Linear Equations: Slope-Intercept & Point-Slope Forms

Questions and Answers

What does 'm' represent in the slope-intercept form of a linear equation?

• The steepness of the line (correct)
• The constant rate of change in y
• The x-coordinate of a point
• The y-intercept

Which statement describes a horizontal line?

• The line crosses the x-axis
• The slope is undefined
• The slope is zero (correct)
• The equation is in the form x = b

When using point-slope form, what information is not necessary to find the equation of a line?

• Two points on the line
• The y-intercept (correct)
• A point on the line
• The slope of the line

What is the equation of a vertical line?

x = a (C)

In the equation y = mx + b, what does 'b' represent?

The y-intercept (A)

How does a positive slope affect the graph of a line?

The line trends upward from left to right (D)

What is a characteristic of having a slope of zero?

The line remains constant at a specific y-value (C)

Which of the following equations represents a line with an undefined slope?

x = 2 (B)

Flashcards

Slope-Intercept Form

A linear equation expressed as y = mx + b, where 'm' represents the slope and 'b' represents the y-intercept.

Slope

The rate of change of y with respect to x in a linear equation, representing the steepness and direction of the line.

Y-intercept

The point where a line crosses the y-axis, represented by the value 'b' in the equation y = mx + b.

Point-Slope Form

A linear equation expressed as y - y₁ = m(x - x₁), where 'm' represents the slope and (x₁, y₁) is a point on the line.

Vertical Line

A line that extends vertically, with an undefined slope, with the equation x = a, where 'a' is the x-coordinate of any point on the line.

Horizontal Line

A line that extends horizontally, with a slope of zero (m = 0), with the equation y = b, where 'b' is the y-coordinate of any point on the line.

Slope and Equation Relationship

The relationship between a line's steepness and direction, determining how the y-value changes with respect to x.

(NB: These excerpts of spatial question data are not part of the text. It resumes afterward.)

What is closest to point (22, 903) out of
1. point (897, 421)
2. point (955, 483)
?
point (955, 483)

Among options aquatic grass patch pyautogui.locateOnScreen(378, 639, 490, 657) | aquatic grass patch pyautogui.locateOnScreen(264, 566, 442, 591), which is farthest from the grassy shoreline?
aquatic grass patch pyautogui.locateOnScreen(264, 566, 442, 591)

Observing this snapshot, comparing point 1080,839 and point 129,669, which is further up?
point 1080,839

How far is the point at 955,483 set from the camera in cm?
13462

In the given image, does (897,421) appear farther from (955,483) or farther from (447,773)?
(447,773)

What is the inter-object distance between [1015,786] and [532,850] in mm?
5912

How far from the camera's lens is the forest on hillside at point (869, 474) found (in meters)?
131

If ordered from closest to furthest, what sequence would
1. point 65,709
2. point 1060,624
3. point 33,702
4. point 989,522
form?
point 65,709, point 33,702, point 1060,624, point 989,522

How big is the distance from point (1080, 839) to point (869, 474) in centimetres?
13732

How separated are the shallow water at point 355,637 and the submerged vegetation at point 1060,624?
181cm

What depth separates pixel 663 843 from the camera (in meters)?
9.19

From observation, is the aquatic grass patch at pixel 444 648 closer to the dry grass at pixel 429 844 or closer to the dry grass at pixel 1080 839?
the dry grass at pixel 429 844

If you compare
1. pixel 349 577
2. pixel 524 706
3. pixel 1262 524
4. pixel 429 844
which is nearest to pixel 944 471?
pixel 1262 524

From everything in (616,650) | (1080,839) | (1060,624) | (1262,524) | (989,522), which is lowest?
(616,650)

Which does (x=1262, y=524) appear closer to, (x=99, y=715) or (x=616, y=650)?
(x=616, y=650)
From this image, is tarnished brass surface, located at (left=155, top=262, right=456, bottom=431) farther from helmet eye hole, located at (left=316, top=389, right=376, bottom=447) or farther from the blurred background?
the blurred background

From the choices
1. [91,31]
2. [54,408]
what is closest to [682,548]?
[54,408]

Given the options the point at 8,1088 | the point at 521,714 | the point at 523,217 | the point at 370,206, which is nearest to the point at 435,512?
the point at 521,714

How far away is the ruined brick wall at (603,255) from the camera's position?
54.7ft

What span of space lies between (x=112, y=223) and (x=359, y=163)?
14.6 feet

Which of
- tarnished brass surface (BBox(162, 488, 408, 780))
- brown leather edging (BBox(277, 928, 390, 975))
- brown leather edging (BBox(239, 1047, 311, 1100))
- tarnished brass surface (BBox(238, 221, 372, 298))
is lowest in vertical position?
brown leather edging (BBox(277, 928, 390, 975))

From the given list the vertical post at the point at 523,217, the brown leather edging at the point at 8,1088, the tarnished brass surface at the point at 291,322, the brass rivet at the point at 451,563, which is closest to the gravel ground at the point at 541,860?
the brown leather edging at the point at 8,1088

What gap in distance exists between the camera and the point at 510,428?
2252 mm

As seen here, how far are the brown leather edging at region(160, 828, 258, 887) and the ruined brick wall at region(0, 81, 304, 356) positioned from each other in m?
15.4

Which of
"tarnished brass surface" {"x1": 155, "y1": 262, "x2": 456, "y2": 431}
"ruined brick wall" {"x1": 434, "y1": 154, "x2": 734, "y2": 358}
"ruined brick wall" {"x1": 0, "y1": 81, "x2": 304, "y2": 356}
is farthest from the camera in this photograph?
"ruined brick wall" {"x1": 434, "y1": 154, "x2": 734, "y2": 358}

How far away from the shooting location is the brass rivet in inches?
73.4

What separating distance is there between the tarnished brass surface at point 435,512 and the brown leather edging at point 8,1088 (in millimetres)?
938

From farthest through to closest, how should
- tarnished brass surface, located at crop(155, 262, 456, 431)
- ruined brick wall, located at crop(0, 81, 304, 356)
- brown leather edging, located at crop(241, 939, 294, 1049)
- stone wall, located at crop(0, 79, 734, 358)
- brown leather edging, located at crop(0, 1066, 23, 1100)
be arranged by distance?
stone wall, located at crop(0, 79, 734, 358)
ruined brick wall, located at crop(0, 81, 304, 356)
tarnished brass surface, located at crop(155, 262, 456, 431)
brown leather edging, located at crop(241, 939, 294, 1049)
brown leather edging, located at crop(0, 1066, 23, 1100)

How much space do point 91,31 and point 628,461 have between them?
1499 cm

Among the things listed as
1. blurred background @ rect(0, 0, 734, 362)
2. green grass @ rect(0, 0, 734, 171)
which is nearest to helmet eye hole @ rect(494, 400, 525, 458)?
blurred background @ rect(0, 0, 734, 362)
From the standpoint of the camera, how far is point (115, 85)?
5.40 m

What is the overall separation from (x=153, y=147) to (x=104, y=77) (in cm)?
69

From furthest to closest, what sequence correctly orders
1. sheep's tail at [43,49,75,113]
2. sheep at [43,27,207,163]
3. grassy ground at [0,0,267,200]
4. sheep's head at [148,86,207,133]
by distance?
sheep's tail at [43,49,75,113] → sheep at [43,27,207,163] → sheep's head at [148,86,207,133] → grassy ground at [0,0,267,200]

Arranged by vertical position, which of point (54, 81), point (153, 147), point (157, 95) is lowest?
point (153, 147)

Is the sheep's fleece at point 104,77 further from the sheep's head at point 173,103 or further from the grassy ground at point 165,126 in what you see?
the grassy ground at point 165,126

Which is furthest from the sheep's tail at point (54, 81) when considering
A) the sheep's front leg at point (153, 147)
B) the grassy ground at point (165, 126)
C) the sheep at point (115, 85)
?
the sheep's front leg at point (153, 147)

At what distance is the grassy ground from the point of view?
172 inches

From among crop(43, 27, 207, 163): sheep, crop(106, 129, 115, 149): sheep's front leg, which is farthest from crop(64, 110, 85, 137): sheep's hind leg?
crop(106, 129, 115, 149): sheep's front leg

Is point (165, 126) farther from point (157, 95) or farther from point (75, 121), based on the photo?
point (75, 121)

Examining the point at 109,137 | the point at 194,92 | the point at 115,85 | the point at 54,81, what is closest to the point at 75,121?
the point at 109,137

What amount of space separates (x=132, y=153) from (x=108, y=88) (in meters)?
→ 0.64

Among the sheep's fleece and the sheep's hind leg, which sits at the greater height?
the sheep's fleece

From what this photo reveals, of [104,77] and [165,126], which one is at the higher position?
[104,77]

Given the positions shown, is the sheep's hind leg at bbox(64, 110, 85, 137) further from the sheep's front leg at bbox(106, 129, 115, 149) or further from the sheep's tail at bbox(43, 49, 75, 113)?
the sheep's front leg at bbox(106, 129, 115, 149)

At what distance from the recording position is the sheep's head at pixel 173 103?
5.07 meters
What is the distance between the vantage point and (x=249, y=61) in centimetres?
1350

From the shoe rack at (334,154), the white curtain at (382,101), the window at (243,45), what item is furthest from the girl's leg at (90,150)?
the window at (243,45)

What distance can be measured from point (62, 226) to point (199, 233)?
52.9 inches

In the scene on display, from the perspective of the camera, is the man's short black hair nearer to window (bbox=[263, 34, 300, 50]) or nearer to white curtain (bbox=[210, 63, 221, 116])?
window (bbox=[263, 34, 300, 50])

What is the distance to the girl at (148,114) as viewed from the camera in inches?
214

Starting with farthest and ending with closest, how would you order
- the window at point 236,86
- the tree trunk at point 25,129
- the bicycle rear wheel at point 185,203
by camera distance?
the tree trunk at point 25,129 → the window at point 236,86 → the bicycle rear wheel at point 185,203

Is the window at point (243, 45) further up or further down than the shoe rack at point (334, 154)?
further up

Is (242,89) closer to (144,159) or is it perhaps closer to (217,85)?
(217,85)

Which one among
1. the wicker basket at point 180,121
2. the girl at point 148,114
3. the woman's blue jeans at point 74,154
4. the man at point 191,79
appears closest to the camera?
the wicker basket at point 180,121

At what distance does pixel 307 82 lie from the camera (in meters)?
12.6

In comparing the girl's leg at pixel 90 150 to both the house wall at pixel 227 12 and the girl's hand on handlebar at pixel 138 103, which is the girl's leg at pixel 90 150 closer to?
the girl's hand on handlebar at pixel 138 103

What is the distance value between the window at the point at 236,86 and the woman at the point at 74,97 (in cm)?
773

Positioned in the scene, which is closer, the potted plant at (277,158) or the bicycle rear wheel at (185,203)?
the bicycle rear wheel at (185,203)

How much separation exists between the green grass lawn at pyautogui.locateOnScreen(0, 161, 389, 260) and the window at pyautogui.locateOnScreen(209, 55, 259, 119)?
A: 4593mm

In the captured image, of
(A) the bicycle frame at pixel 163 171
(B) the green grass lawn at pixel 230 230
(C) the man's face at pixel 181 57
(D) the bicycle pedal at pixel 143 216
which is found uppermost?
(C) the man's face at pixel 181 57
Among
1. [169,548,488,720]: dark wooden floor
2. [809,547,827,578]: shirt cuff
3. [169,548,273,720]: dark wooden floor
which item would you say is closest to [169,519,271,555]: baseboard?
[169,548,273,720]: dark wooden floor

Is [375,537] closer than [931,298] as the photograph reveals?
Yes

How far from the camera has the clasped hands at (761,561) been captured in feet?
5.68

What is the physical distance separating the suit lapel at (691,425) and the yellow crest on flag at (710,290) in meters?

Real-World Applications of Linear Equations

A line that has a constant rate of change, representing various real-world situations like population growth or constant speed.

Study Notes

Slope-Intercept Form

• This equation describes a straight line on a Cartesian coordinate system, which is essential in algebra and graphing. The equation is typically expressed in slope-intercept form, denoted as y = mx + b. In this formula:
  • ‘m’, representing the slope of the line, indicates the steepness or angle of the line relative to the horizontal axis. A positive value for ‘m’ means the line ascends from left to right, while a negative value indicates a descent.
  • ‘b’, on the other hand, is the y-intercept, which signifies the specific point where the line intersects the y-axis. This is a crucial point as it provides a starting value for the function when the variable x is equal to zero.
• The slope (m) indicates the rate of change of y with respect to x.
• A positive slope indicates an upward trend from left to right, a negative slope indicates a downward trend.
• A slope of zero indicates a horizontal line.
• An undefined slope indicates a vertical line.
• The y-intercept (b) provides the starting point on the y-axis.
• This form is useful for graphing lines quickly, as you know the slope and the point on the y-axis the line passes through.

Point-Slope Form

• Represents a linear equation in the form y - y₁ = m(x - x₁), where:
  • 'm' is the slope of the line
  • '(x₁, y₁)' is a point on the line.
• Useful when you know the slope and a point on the line, or when given two points.
• Enables you to express the equation of a line through a calculation between two points, or one point and the slope. Essentially, using a known point and knowing the slope.
• The point-slope form allows you to find the equation of a line without needing the y-intercept. This can be more efficient when the y-intercept is not easily determined

Vertical and Horizontal Slopes

• Vertical Lines:

  • Have an undefined slope.
  • The equation of a vertical line is always in the form x = a, where 'a' is the x-coordinate of any point on the line.
  • The 'x' value never changes— it is constant.

• Horizontal Lines:

  • Have a slope of zero (m = 0).
  • The equation of a horizontal line is always in the form y = b, where 'b' is the y-coordinate of any point on the line.
  • The 'y' value never changes— it is constant.

• Relationship between Slope and Equation:

  • The slope dictates the direction and steepness of the line.
  • Understanding the slope and a point on the line are key to determining the equation in various forms.

• Real-world applications:

  • Used in modeling various real-world scenarios involving linear relationships. Examples include calculating the growth of a population or determining the distance traveled at a constant speed.